§ **AIM A**:
Select every line in the listing below that contains the word "items".

§ **EXTRACT**:
Community Conversations for Global Solidarity
A Local Application of Global Solidarity Accounting
revised 3 January 2023
Recent efforts to think about the well-being of humans and nature in other than financial terms (see the accounting page) suggest new ways to help local communities read their local reality and consult on possible social actions. The approach is not to suggest solutions, but to help to ask the right questions about the challenges we all face in a world materially united but socially and spiritually divided. We invite you to consider sharing this with your own community.
1. THE EARTH SYSTEM
Humanity is part of a global Earth System along with nature. We must maintain the integrity and productivity of this common home of humanity to ensure our own survival, well-being and progress, and that of future generations.
2. HUMAN SOCIETY
Our present dominant economic system is materialistic, accounting for everything in financial terms that reflect and encourage endless growth in greed and selfishness. If we put humans at the centre, our human purpose should be solidarity, to acquire the refinements of human character and institutional purpose that facilitate cooperation and reciprocity individually and collectively. Our values and ethical principles should operate at three levels: the individual, directing our own behaviour and motivation; the community where we interact with others; and the institutions that direct and govern us.
Nature is driven largely by solar energy through photosynthesis in plants to provide the energy and natural resources to meet the physical needs of all life including our own. Nature created and maintains a planetary environment suitable for life. This includes the energy system behind the climate, now upset with global heating, and all the biodiversity and ecosystem services upon which we depend, and which we are upsetting with our destructive overuse, pollution and waste. At the community level, we can assess the state of our local environment, what remains of nature, our contribution to damage more widely, and our potential to reduce our environmental footprint and to protect or restore nature locally.

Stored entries

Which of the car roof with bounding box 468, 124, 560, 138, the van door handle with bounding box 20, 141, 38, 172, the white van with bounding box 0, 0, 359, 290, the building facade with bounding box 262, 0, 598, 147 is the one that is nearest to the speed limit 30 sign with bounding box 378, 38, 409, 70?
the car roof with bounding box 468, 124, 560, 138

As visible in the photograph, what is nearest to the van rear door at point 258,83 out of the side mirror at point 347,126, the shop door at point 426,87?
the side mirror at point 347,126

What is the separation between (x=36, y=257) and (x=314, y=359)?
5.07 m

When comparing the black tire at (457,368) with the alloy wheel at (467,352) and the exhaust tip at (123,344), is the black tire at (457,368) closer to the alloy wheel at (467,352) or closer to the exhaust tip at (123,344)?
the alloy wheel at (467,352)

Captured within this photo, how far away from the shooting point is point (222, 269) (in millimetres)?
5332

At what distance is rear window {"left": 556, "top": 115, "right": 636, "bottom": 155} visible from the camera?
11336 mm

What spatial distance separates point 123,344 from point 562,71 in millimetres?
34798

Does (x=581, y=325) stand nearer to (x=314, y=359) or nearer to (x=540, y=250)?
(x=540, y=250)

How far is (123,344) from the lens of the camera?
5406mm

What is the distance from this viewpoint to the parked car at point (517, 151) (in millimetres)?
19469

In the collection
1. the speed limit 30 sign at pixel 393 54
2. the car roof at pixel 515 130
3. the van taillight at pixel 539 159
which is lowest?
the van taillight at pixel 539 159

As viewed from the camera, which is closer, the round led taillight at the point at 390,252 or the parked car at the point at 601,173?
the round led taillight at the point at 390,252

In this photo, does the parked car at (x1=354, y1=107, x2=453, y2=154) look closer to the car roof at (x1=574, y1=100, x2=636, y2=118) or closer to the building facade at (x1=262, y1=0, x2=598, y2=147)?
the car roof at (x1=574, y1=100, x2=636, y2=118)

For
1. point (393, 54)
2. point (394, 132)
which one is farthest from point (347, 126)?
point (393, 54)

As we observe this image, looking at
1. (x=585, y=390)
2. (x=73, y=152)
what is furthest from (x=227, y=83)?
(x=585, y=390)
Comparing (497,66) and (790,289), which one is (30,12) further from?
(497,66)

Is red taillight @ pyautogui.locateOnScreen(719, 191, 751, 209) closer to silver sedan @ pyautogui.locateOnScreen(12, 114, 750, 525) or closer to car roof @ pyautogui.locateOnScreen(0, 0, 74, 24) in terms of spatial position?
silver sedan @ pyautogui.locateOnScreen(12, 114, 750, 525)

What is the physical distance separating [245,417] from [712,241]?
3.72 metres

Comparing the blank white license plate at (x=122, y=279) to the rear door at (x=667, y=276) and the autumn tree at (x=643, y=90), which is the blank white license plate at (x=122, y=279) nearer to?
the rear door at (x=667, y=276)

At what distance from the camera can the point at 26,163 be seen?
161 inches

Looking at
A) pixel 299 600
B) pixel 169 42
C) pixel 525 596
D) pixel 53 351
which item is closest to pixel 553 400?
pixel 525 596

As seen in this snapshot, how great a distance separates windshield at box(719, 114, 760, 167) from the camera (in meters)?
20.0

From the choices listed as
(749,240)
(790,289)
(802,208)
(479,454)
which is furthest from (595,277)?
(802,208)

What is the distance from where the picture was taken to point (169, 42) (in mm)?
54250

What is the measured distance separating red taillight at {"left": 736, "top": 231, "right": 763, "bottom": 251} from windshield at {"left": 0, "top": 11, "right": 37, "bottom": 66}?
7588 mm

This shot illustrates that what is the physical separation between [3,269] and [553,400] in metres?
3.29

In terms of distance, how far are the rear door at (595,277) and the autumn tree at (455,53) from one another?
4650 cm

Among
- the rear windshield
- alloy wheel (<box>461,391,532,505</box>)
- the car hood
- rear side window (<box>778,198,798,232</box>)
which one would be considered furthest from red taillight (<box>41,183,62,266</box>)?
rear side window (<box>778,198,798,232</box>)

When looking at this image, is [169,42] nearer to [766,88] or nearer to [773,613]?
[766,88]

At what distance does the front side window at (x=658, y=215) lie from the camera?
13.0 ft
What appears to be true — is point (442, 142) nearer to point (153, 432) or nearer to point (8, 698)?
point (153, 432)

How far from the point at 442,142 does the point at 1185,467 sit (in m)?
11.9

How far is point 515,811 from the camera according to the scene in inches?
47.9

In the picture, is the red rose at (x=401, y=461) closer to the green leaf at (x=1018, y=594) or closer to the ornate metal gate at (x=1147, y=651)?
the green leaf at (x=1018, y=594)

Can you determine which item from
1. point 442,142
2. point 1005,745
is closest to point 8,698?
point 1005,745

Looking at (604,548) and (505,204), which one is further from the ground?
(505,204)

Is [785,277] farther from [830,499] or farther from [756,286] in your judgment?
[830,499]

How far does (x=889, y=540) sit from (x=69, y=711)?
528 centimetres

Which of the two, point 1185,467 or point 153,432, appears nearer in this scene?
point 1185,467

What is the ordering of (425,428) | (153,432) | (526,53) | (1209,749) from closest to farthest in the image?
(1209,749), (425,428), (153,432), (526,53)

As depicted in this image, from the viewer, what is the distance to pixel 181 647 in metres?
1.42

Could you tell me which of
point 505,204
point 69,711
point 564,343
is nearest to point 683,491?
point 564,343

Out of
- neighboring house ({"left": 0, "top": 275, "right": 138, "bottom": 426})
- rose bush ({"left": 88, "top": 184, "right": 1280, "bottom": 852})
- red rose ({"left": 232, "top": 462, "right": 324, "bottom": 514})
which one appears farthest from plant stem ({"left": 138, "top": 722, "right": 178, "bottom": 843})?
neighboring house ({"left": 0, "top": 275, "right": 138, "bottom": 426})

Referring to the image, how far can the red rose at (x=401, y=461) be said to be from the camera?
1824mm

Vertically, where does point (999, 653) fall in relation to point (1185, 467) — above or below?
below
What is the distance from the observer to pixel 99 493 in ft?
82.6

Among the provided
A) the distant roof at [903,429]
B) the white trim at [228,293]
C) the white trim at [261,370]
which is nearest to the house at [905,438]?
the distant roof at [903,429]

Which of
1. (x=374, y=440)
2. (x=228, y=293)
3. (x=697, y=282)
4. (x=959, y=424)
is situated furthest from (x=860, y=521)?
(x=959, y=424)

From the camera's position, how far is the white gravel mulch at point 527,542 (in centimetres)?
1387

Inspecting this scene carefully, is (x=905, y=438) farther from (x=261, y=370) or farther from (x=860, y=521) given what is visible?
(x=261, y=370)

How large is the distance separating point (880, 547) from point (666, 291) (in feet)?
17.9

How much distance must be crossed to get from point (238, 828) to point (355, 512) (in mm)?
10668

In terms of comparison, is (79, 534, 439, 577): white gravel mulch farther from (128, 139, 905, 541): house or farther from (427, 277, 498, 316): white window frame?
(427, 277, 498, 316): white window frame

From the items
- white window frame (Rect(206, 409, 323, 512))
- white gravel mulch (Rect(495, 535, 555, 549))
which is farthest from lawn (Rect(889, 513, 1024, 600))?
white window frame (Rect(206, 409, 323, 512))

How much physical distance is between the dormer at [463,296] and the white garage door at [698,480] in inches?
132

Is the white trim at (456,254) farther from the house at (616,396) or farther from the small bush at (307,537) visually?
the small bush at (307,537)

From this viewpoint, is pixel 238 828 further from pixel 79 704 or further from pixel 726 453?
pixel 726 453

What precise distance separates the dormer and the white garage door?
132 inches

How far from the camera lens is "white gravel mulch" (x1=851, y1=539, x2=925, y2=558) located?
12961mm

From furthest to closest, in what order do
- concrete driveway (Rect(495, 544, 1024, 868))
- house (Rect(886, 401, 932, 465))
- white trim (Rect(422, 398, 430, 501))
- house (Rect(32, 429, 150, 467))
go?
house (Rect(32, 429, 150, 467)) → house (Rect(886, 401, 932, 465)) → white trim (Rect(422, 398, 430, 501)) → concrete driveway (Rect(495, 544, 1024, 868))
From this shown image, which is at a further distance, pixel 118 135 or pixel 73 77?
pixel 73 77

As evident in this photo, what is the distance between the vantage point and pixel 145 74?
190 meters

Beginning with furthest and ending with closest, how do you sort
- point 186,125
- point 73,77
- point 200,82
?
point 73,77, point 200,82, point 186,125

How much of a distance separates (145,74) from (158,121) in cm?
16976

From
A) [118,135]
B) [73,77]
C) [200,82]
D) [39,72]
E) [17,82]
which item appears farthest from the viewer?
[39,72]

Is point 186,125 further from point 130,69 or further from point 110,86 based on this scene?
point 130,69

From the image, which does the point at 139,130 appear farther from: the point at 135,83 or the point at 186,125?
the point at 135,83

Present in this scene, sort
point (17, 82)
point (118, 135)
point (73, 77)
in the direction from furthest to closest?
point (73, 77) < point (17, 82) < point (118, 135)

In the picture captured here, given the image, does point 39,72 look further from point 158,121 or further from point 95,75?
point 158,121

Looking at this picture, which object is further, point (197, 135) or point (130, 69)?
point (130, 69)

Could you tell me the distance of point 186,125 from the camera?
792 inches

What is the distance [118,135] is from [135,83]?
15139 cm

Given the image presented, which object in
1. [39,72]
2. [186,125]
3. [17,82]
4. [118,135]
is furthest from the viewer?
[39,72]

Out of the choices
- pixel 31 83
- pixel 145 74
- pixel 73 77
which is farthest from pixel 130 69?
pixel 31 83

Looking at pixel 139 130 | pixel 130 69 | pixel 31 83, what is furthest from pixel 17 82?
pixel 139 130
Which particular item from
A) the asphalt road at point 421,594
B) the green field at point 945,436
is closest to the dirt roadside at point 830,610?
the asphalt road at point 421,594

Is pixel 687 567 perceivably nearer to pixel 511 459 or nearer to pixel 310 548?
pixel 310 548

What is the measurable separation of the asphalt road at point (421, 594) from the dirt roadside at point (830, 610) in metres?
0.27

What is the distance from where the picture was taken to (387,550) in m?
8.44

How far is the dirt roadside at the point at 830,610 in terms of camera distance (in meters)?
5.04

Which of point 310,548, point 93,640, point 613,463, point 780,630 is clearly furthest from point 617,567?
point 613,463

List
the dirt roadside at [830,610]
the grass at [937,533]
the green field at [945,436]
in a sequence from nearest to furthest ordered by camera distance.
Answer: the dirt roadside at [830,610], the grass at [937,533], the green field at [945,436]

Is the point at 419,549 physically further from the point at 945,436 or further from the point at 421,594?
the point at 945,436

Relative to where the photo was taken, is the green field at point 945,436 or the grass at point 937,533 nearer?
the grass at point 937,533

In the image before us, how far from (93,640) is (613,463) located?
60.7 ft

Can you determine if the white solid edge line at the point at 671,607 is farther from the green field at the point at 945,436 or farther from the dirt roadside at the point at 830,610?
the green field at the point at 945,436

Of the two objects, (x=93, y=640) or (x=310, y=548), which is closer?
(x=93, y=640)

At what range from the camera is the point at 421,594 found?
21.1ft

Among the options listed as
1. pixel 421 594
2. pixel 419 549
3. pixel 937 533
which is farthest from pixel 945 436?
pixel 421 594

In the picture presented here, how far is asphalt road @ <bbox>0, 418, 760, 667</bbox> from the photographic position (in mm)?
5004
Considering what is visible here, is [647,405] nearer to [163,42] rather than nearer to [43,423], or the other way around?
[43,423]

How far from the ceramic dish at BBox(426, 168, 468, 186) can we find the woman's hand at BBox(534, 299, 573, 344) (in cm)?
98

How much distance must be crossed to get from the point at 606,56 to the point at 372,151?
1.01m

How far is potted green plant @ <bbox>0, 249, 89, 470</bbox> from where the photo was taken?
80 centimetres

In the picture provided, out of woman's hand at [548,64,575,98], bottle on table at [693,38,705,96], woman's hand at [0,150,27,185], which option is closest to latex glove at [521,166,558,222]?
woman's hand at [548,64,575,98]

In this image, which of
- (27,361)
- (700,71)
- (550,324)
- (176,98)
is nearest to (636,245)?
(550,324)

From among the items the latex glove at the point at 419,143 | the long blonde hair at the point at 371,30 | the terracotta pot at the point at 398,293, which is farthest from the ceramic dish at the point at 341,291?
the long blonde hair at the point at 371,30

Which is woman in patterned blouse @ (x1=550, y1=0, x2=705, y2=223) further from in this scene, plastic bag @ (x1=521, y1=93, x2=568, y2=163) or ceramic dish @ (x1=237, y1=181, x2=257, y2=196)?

§ **AIM B**:
Copy the community solidarity text above in full, word for word.

§ **CORRECT OUTPUT A**:
From the items
From among the items the latex glove at the point at 419,143 | the long blonde hair at the point at 371,30 | the terracotta pot at the point at 398,293, which is farthest from the ceramic dish at the point at 341,291?

§ **CORRECT OUTPUT B**:
Community Conversations for Global Solidarity
A Local Application of Global Solidarity Accounting
revised 3 January 2023
Recent efforts to think about the well-being of humans and nature in other than financial terms (see the accounting page) suggest new ways to help local communities read their local reality and consult on possible social actions. The approach is not to suggest solutions, but to help to ask the right questions about the challenges we all face in a world materially united but socially and spiritually divided. We invite you to consider sharing this with your own community.
1. THE EARTH SYSTEM
Humanity is part of a global Earth System along with nature. We must maintain the integrity and productivity of this common home of humanity to ensure our own survival, well-being and progress, and that of future generations.
2. HUMAN SOCIETY
Our present dominant economic system is materialistic, accounting for everything in financial terms that reflect and encourage endless growth in greed and selfishness. If we put humans at the centre, our human purpose should be solidarity, to acquire the refinements of human character and institutional purpose that facilitate cooperation and reciprocity individually and collectively. Our values and ethical principles should operate at three levels: the individual, directing our own behaviour and motivation; the community where we interact with others; and the institutions that direct and govern us.
Nature is driven largely by solar energy through photosynthesis in plants to provide the energy and natural resources to meet the physical needs of all life including our own. Nature created and maintains a planetary environment suitable for life. This includes the energy system behind the climate, now upset with global heating, and all the biodiversity and ecosystem services upon which we depend, and which we are upsetting with our destructive overuse, pollution and waste. At the community level, we can assess the state of our local environment, what remains of nature, our contribution to damage more widely, and our potential to reduce our environmental footprint and to protect or restore nature locally.